By Indrani Rajkhowa Banerjee
In a country where millions struggle for bare necessities, scores of obscure Indians try their best to meet the gap between the rich and poor
ARE you one of those whose heart is full of compassion but the pockets don’t quite match up? Don’t worry. In a country where millions struggle for basic necessities, money isn’t the only way to reach out. Keep aside your cheque book and explore more meaningful ways to make a difference in this world. Yes, this story is not about the huge sums of money that mighty corporates or the rich donate. We are also not talking about how we ‘gift’ clothes that we’ve outgrown or offerings made out of religious compulsions on auspicious days.
Here we are talking about people like Nandan Pandya, who hit the headlines for distributing footwear among the barefoot poor at traffic signals in Mumbai or the 70-year-old man who attends every wedding in his locality in Navi Mumbai to collect leftover food and feed the hungry kids in his neighbourhood. We are talking about the nameless and faceless Indian who reaches out to the needy on his way to work, in unusual ways.
You don’t need much to be an everyday philanthropist. As Ajit Singh Narulla from Delhi’s Rajouri Garden realised. A real estate builder, Narulla and his friends set out on mini trucks every evening with potable water tanks to distribute drinking water in the shanties of west Delhi. Narulla says, “These shanties have no water supply and it can be terrible in Delhi’s punishing heat. We thought that we could help by getting a little proactive.” They take turns and bear the expense themselves. “The remaining water is used to fill huge earthen pots that we’ve installed in strategic points in Rajouri,” he adds.
Meet Ratan Chheda from a posh Mumbai locality. A Parsi from Kutch, Mrs Chheda unflinchingly delivers five litres of buttermilk everyday for the three summer months at a nearby milk booth to be distributed amongst the thirsty vendors, watchmen and taxi drivers. “Chaach or buttermilk is like nectar for a Parsi family, the most vital drink for the day. It gives me immense joy to share a nutritious glass with the thirsty traveller or labourer,” says Chheda. Astrologer Sunita Chhabra says, “Giving should not be a selfish act. Astrology says ‘concentrate
on karma and not on the
fruits of karma’. Give because you wish to give, not because you think you have to.”
“Give something that you enjoy yourself,” says Mumbai-based grooming expert Chhaya Momaya, who takes a bunch of urchins every Friday to a Chinese joint or buys them fluffy pastry, bags of potato chips and Pepsi. “Kids will always remain kids. They long to taste the goodies that they see us buying, and there’s no happiness like sharing a meal you love with those who truly relish it,” she says. R Kumar, a Delhi-based journalist, never leaves home without packets of glucose biscuits in his car. He hands them to poor kids and cops stationed at traffic lights. Kumar feels, “It’s better than giving them money. As for the cops, they are just grateful that someone even stopped by to think of them!”

+++

Request a —
Please gather every line of the records that contains the string "dimensions".
The article on everyday philanthropy has nothing to do with the records.

(Segmentation data)
+++

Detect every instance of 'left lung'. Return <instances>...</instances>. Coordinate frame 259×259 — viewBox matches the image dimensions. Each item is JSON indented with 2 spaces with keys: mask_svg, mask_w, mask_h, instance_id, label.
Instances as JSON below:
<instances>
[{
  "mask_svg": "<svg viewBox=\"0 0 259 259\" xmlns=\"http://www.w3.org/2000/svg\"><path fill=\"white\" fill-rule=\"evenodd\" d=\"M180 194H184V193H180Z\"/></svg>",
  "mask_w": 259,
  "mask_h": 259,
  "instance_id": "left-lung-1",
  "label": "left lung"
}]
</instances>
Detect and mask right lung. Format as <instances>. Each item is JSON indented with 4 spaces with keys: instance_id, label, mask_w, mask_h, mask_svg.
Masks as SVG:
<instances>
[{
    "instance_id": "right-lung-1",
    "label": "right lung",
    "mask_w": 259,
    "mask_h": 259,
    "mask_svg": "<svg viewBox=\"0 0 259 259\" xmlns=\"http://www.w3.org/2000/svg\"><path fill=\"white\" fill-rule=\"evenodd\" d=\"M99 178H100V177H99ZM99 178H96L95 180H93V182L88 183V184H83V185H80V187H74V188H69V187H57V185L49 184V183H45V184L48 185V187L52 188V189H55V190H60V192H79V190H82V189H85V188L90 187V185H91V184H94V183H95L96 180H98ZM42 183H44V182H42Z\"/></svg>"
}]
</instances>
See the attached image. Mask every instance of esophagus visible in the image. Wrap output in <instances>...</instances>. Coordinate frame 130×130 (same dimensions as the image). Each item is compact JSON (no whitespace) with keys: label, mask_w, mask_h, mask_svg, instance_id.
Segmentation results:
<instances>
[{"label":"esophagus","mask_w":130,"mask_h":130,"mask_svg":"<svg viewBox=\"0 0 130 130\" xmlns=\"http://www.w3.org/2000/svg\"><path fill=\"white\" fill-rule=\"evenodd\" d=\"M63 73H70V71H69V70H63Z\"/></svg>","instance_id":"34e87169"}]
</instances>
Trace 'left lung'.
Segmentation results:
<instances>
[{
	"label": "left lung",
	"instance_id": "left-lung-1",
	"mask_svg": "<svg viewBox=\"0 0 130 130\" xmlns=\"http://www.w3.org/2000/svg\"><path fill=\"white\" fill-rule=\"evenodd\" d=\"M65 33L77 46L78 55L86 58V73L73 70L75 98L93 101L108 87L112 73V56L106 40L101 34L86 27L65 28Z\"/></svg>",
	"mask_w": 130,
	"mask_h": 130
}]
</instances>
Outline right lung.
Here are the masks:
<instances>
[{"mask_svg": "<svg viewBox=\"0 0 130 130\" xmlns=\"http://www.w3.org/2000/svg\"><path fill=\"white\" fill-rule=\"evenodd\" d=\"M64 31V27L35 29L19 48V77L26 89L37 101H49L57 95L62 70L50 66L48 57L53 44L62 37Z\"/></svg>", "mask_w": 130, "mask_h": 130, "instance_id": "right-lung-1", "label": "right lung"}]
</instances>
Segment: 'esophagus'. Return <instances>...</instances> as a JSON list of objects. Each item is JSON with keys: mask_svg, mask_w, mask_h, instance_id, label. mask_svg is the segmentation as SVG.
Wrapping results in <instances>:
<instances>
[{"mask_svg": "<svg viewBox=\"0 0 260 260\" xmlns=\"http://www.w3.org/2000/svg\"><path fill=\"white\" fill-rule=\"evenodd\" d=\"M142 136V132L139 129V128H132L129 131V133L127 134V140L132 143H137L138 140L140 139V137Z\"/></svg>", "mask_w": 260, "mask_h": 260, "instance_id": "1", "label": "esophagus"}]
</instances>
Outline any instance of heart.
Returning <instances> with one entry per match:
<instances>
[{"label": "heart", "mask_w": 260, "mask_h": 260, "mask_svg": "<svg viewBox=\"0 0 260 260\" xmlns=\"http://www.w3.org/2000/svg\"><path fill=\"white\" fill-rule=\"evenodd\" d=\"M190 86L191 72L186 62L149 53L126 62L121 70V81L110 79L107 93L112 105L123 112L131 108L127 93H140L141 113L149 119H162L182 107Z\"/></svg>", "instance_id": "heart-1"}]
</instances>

+++

Request b —
According to the article on everyday philanthropy, what does R Kumar always carry in his car?

Final answer a —
Detect every instance of 'left lung'. Return <instances>...</instances>. Coordinate frame 259×259 — viewBox matches the image dimensions. Each item is JSON indented with 2 spaces with keys: mask_svg, mask_w, mask_h, instance_id, label.
See the attached image. Mask every instance of esophagus visible in the image. Wrap output in <instances>...</instances>. Coordinate frame 130×130 (same dimensions as the image). Each item is compact JSON (no whitespace) with keys: label, mask_w, mask_h, mask_svg, instance_id.

Final answer b —
Packets of glucose biscuits.